*Given text*
This is an AI-generated transcript from auto-generated subtitles for the video Guided Meditation: Cannot Know Oneself While Fixing Oneself; Dharmette: Measurement w/ M Brensilver. It likely contains inaccuracies, especially with speaker attribution if there are multiple speakers.

Guided Meditation: You cannot know oneself while fixing oneself; Dharmette: Measurement and the Immeasurable - Matthew Brensilver

The following talk was given by Matthew Brensilver at Insight Meditation Center in Redwood City, CA on August 15, 2024. Please visit the website www.audiodharma.org for more information.

Guided Meditation: You cannot know oneself while fixing oneself

Okay, so welcome folks. It's nice to see a lot of familiar names, and welcome to new folks. I'm happy to be with you, happy to be practicing.

So, let's sit, or whatever posture the body's in, and just take that posture consciously.

Just sensing what it would mean to be grounded in this moment.

Perhaps the spine reaches ever so gently towards the sky, then we surrender everything else to gravity.

*The tasks*
1. Render this sentence from the meditation transcript in Spanish: "Perhaps the spine reaches ever so gently towards the sky, then we surrender everything else to gravity."
2. Write out the meditation transcript word for word from "Guided Meditation: You cannot know oneself while fixing oneself;" to "for more information.".
Work solely from the meditation transcript.

*Record extracts*
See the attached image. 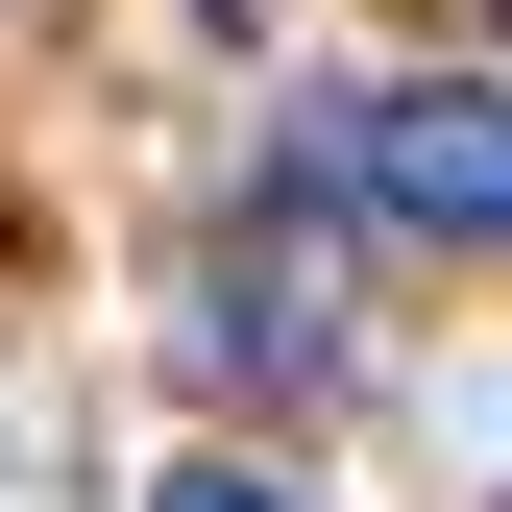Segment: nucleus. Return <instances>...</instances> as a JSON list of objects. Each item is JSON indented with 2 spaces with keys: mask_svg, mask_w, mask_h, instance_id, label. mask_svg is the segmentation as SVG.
Returning <instances> with one entry per match:
<instances>
[{
  "mask_svg": "<svg viewBox=\"0 0 512 512\" xmlns=\"http://www.w3.org/2000/svg\"><path fill=\"white\" fill-rule=\"evenodd\" d=\"M147 512H317V488H269V464H171Z\"/></svg>",
  "mask_w": 512,
  "mask_h": 512,
  "instance_id": "nucleus-3",
  "label": "nucleus"
},
{
  "mask_svg": "<svg viewBox=\"0 0 512 512\" xmlns=\"http://www.w3.org/2000/svg\"><path fill=\"white\" fill-rule=\"evenodd\" d=\"M317 171H342L366 220H415V244H512V98H488V74L342 98V122H317Z\"/></svg>",
  "mask_w": 512,
  "mask_h": 512,
  "instance_id": "nucleus-1",
  "label": "nucleus"
},
{
  "mask_svg": "<svg viewBox=\"0 0 512 512\" xmlns=\"http://www.w3.org/2000/svg\"><path fill=\"white\" fill-rule=\"evenodd\" d=\"M220 366H244V391H317V366H342V317H317L293 244H244V269H220Z\"/></svg>",
  "mask_w": 512,
  "mask_h": 512,
  "instance_id": "nucleus-2",
  "label": "nucleus"
}]
</instances>
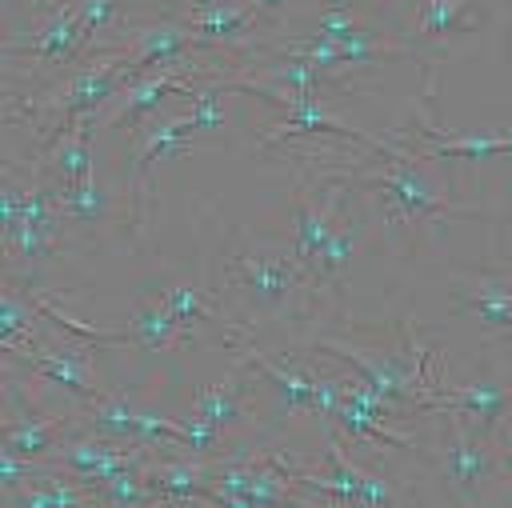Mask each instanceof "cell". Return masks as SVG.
<instances>
[{
    "label": "cell",
    "mask_w": 512,
    "mask_h": 508,
    "mask_svg": "<svg viewBox=\"0 0 512 508\" xmlns=\"http://www.w3.org/2000/svg\"><path fill=\"white\" fill-rule=\"evenodd\" d=\"M360 188L376 192L380 204H384V216L392 224H416V220H440V216H480L476 208H456L448 204V196L436 192L432 180H424L416 168H412V156L408 152H396L388 156V168L372 172V176H360Z\"/></svg>",
    "instance_id": "cell-1"
},
{
    "label": "cell",
    "mask_w": 512,
    "mask_h": 508,
    "mask_svg": "<svg viewBox=\"0 0 512 508\" xmlns=\"http://www.w3.org/2000/svg\"><path fill=\"white\" fill-rule=\"evenodd\" d=\"M436 416H444V424H448L440 472H444V480L452 484V492H456L468 508H476V500L484 496V484L500 472V456H496V448H492L496 436L480 432L472 420H464V416L452 412V408H440Z\"/></svg>",
    "instance_id": "cell-2"
},
{
    "label": "cell",
    "mask_w": 512,
    "mask_h": 508,
    "mask_svg": "<svg viewBox=\"0 0 512 508\" xmlns=\"http://www.w3.org/2000/svg\"><path fill=\"white\" fill-rule=\"evenodd\" d=\"M452 312L512 344V276L488 264H452Z\"/></svg>",
    "instance_id": "cell-3"
},
{
    "label": "cell",
    "mask_w": 512,
    "mask_h": 508,
    "mask_svg": "<svg viewBox=\"0 0 512 508\" xmlns=\"http://www.w3.org/2000/svg\"><path fill=\"white\" fill-rule=\"evenodd\" d=\"M228 276L240 292H248L260 304H284L296 288L316 284L296 256H260V252H236L228 260Z\"/></svg>",
    "instance_id": "cell-4"
},
{
    "label": "cell",
    "mask_w": 512,
    "mask_h": 508,
    "mask_svg": "<svg viewBox=\"0 0 512 508\" xmlns=\"http://www.w3.org/2000/svg\"><path fill=\"white\" fill-rule=\"evenodd\" d=\"M508 404H512V388L496 384V380H472V384H428V396H424V412H440V408H452L460 412L464 420H472L480 432L496 436L504 416H508Z\"/></svg>",
    "instance_id": "cell-5"
},
{
    "label": "cell",
    "mask_w": 512,
    "mask_h": 508,
    "mask_svg": "<svg viewBox=\"0 0 512 508\" xmlns=\"http://www.w3.org/2000/svg\"><path fill=\"white\" fill-rule=\"evenodd\" d=\"M188 60H176V64H160V68H152V72H140V76H132L128 84H124V92L116 96L120 104H116V112L108 116L112 124H124L128 132H136V124L144 120V116H152L160 104H164V96H172V92H192V76H184L180 68H184Z\"/></svg>",
    "instance_id": "cell-6"
},
{
    "label": "cell",
    "mask_w": 512,
    "mask_h": 508,
    "mask_svg": "<svg viewBox=\"0 0 512 508\" xmlns=\"http://www.w3.org/2000/svg\"><path fill=\"white\" fill-rule=\"evenodd\" d=\"M196 48H208V40H200L192 32L188 20H156L148 28L136 32V40L124 48V60H128V80L140 76L144 68H160V64H176L184 60L188 52Z\"/></svg>",
    "instance_id": "cell-7"
},
{
    "label": "cell",
    "mask_w": 512,
    "mask_h": 508,
    "mask_svg": "<svg viewBox=\"0 0 512 508\" xmlns=\"http://www.w3.org/2000/svg\"><path fill=\"white\" fill-rule=\"evenodd\" d=\"M24 368H28L32 376H40L44 384H56V388L72 392L84 408L104 396V388H100L96 376L88 372V360L80 356V348H52L48 340H36V348L24 352Z\"/></svg>",
    "instance_id": "cell-8"
},
{
    "label": "cell",
    "mask_w": 512,
    "mask_h": 508,
    "mask_svg": "<svg viewBox=\"0 0 512 508\" xmlns=\"http://www.w3.org/2000/svg\"><path fill=\"white\" fill-rule=\"evenodd\" d=\"M196 136H200V132H196V124H192L188 112L156 116V120L144 128V144H140V152H136V160H132V220H136V196L144 192V176H148V168H152L156 160H164V156H180V152H188Z\"/></svg>",
    "instance_id": "cell-9"
},
{
    "label": "cell",
    "mask_w": 512,
    "mask_h": 508,
    "mask_svg": "<svg viewBox=\"0 0 512 508\" xmlns=\"http://www.w3.org/2000/svg\"><path fill=\"white\" fill-rule=\"evenodd\" d=\"M48 180L56 184V192H72L80 184L92 180V120H80L76 128L60 132L48 140Z\"/></svg>",
    "instance_id": "cell-10"
},
{
    "label": "cell",
    "mask_w": 512,
    "mask_h": 508,
    "mask_svg": "<svg viewBox=\"0 0 512 508\" xmlns=\"http://www.w3.org/2000/svg\"><path fill=\"white\" fill-rule=\"evenodd\" d=\"M248 368H256L276 392H280V408L284 416L288 412H316V372L312 368H300L292 360H276L260 348H244L240 356Z\"/></svg>",
    "instance_id": "cell-11"
},
{
    "label": "cell",
    "mask_w": 512,
    "mask_h": 508,
    "mask_svg": "<svg viewBox=\"0 0 512 508\" xmlns=\"http://www.w3.org/2000/svg\"><path fill=\"white\" fill-rule=\"evenodd\" d=\"M80 48H84V32H80L76 4L52 8V12L36 24V32L24 40V56L36 60V64H64V60H76Z\"/></svg>",
    "instance_id": "cell-12"
},
{
    "label": "cell",
    "mask_w": 512,
    "mask_h": 508,
    "mask_svg": "<svg viewBox=\"0 0 512 508\" xmlns=\"http://www.w3.org/2000/svg\"><path fill=\"white\" fill-rule=\"evenodd\" d=\"M68 432H76V412H44V416H8L4 420V452L44 460Z\"/></svg>",
    "instance_id": "cell-13"
},
{
    "label": "cell",
    "mask_w": 512,
    "mask_h": 508,
    "mask_svg": "<svg viewBox=\"0 0 512 508\" xmlns=\"http://www.w3.org/2000/svg\"><path fill=\"white\" fill-rule=\"evenodd\" d=\"M288 204H292V224H296L292 256H296V260H300L308 272H316V260H320V252H324V244H328V236H332L336 216H332V208H324V204L308 200L300 180H292ZM312 280H316V276H312Z\"/></svg>",
    "instance_id": "cell-14"
},
{
    "label": "cell",
    "mask_w": 512,
    "mask_h": 508,
    "mask_svg": "<svg viewBox=\"0 0 512 508\" xmlns=\"http://www.w3.org/2000/svg\"><path fill=\"white\" fill-rule=\"evenodd\" d=\"M4 508H104L96 500V492L88 484H80L68 472H48L24 488H16L12 496H4Z\"/></svg>",
    "instance_id": "cell-15"
},
{
    "label": "cell",
    "mask_w": 512,
    "mask_h": 508,
    "mask_svg": "<svg viewBox=\"0 0 512 508\" xmlns=\"http://www.w3.org/2000/svg\"><path fill=\"white\" fill-rule=\"evenodd\" d=\"M192 412L200 420H208L212 428H232L236 420H244V360L220 380V384H208V388H196L192 396Z\"/></svg>",
    "instance_id": "cell-16"
},
{
    "label": "cell",
    "mask_w": 512,
    "mask_h": 508,
    "mask_svg": "<svg viewBox=\"0 0 512 508\" xmlns=\"http://www.w3.org/2000/svg\"><path fill=\"white\" fill-rule=\"evenodd\" d=\"M128 332H132V344L144 348V352H160V348H168V344H176V340H188V332L180 328V320L172 316V308H168L160 296L132 304Z\"/></svg>",
    "instance_id": "cell-17"
},
{
    "label": "cell",
    "mask_w": 512,
    "mask_h": 508,
    "mask_svg": "<svg viewBox=\"0 0 512 508\" xmlns=\"http://www.w3.org/2000/svg\"><path fill=\"white\" fill-rule=\"evenodd\" d=\"M480 20H484V12H476V4L424 0V8H420V40L436 44V52H448V40L456 32H476Z\"/></svg>",
    "instance_id": "cell-18"
},
{
    "label": "cell",
    "mask_w": 512,
    "mask_h": 508,
    "mask_svg": "<svg viewBox=\"0 0 512 508\" xmlns=\"http://www.w3.org/2000/svg\"><path fill=\"white\" fill-rule=\"evenodd\" d=\"M360 232H364L360 216L344 208V212L336 216V224H332V236H328L320 260H316V272H312L316 284H340V276L348 272V264H352V256H356V248H360Z\"/></svg>",
    "instance_id": "cell-19"
},
{
    "label": "cell",
    "mask_w": 512,
    "mask_h": 508,
    "mask_svg": "<svg viewBox=\"0 0 512 508\" xmlns=\"http://www.w3.org/2000/svg\"><path fill=\"white\" fill-rule=\"evenodd\" d=\"M188 24H192V32H196L200 40L220 44V40H236V36H244L252 24H260V12H256L248 0H236V4L188 12Z\"/></svg>",
    "instance_id": "cell-20"
},
{
    "label": "cell",
    "mask_w": 512,
    "mask_h": 508,
    "mask_svg": "<svg viewBox=\"0 0 512 508\" xmlns=\"http://www.w3.org/2000/svg\"><path fill=\"white\" fill-rule=\"evenodd\" d=\"M84 420L92 432L108 436V440H120V444H136V420H140V408L120 400V396H100L96 404L84 408Z\"/></svg>",
    "instance_id": "cell-21"
},
{
    "label": "cell",
    "mask_w": 512,
    "mask_h": 508,
    "mask_svg": "<svg viewBox=\"0 0 512 508\" xmlns=\"http://www.w3.org/2000/svg\"><path fill=\"white\" fill-rule=\"evenodd\" d=\"M168 308H172V316L180 320V328L192 336V328L196 324H204V320H212V308H208V300L200 296V288L196 284H172V288H164V296H160Z\"/></svg>",
    "instance_id": "cell-22"
},
{
    "label": "cell",
    "mask_w": 512,
    "mask_h": 508,
    "mask_svg": "<svg viewBox=\"0 0 512 508\" xmlns=\"http://www.w3.org/2000/svg\"><path fill=\"white\" fill-rule=\"evenodd\" d=\"M104 208H108V192L96 180H88V184H80V188H72V192L60 196V212L72 224H96L104 216Z\"/></svg>",
    "instance_id": "cell-23"
},
{
    "label": "cell",
    "mask_w": 512,
    "mask_h": 508,
    "mask_svg": "<svg viewBox=\"0 0 512 508\" xmlns=\"http://www.w3.org/2000/svg\"><path fill=\"white\" fill-rule=\"evenodd\" d=\"M116 4H120V0H76V16H80L84 44H88V40H92L100 28H108V24H112Z\"/></svg>",
    "instance_id": "cell-24"
},
{
    "label": "cell",
    "mask_w": 512,
    "mask_h": 508,
    "mask_svg": "<svg viewBox=\"0 0 512 508\" xmlns=\"http://www.w3.org/2000/svg\"><path fill=\"white\" fill-rule=\"evenodd\" d=\"M152 508H216L212 496H160Z\"/></svg>",
    "instance_id": "cell-25"
},
{
    "label": "cell",
    "mask_w": 512,
    "mask_h": 508,
    "mask_svg": "<svg viewBox=\"0 0 512 508\" xmlns=\"http://www.w3.org/2000/svg\"><path fill=\"white\" fill-rule=\"evenodd\" d=\"M256 12H260V20H276V16H284V8L292 4V0H248Z\"/></svg>",
    "instance_id": "cell-26"
},
{
    "label": "cell",
    "mask_w": 512,
    "mask_h": 508,
    "mask_svg": "<svg viewBox=\"0 0 512 508\" xmlns=\"http://www.w3.org/2000/svg\"><path fill=\"white\" fill-rule=\"evenodd\" d=\"M220 4H236V0H192L188 12H200V8H220Z\"/></svg>",
    "instance_id": "cell-27"
}]
</instances>
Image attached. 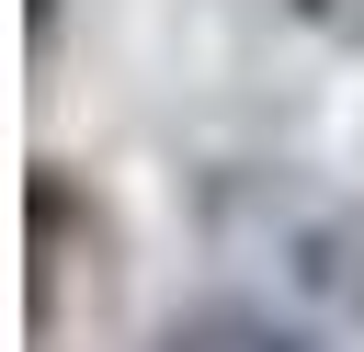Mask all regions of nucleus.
<instances>
[{"mask_svg":"<svg viewBox=\"0 0 364 352\" xmlns=\"http://www.w3.org/2000/svg\"><path fill=\"white\" fill-rule=\"evenodd\" d=\"M159 352H296L273 318H250V307H205V318H182Z\"/></svg>","mask_w":364,"mask_h":352,"instance_id":"f257e3e1","label":"nucleus"},{"mask_svg":"<svg viewBox=\"0 0 364 352\" xmlns=\"http://www.w3.org/2000/svg\"><path fill=\"white\" fill-rule=\"evenodd\" d=\"M318 34H341V45H364V0H296Z\"/></svg>","mask_w":364,"mask_h":352,"instance_id":"f03ea898","label":"nucleus"}]
</instances>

*Exercise results*
1. Quizás la columna se estira muy suavemente hacia el cielo, y luego entregamos todo lo demás a la gravedad.

2.
Guided Meditation: You cannot know oneself while fixing oneself; Dharmette: Measurement and the Immeasurable - Matthew Brensilver

The following talk was given by Matthew Brensilver at Insight Meditation Center in Redwood City, CA on August 15, 2024. Please visit the website www.audiodharma.org for more information.